“It is an appeal to the individual soul: You take responsibility in your own hands. Don’t be contented, because there is so much more potential in you.”
Beloved Osho,
Waduda and I are leading a group called “meditation in the marketplace” which includes teaching people how their minds create their reality. One of the exercises is showing people ways to fulfill their desires.
Does showing people how to fulfill their desires bring them to a state of meditation, or does it lead them further away from it?
Wadud, meditation in the marketplace is my whole message, but the sense in which you have understood it is not right.
Firstly, meditation is not something within the mind.
The world is within the mind. Meditation is beyond the mind.
The mind creates the world, but the mind cannot create meditation. The mind can create frustration, satisfaction, pleasure, pain, anxiety, anguish or an animal-type contentment, the buffalo contentment – but the buffalo is not in meditation.
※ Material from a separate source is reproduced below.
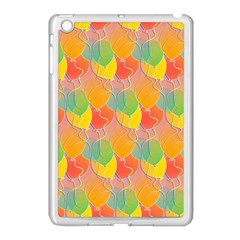 Birthday Balloons Apple iPad Mini Case (White)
You are right when you say the mind creates its own world; it projects itself upon objects. The same object can be a beloved, a friend, or a foe. You can die for the same person, you can kill the same person too. You can desire riches, power, prestige, respectability; you can even desire desirelessness. You can create a world empire, you can be Alexander the Great; or you can renounce the world and can be a recluse in the mountains, in the Himalayas – it is your mind game.
It is true that your world is your mind projected on a screen. But you are going to help people to be satisfied with their desires.
You have asked a very significant question: Is it going to help them towards meditation, or is it going to take them away from meditation?
It is going to take them away from meditation. You are not going to be a friend; you are poisoning people if you help them to be contented with their desires.
A divine discontentment is a basic step towards meditation, not contentment. If a man is contented with his money with his power, with his respectability, why should he meditate? You have given him the opium, you have drugged him.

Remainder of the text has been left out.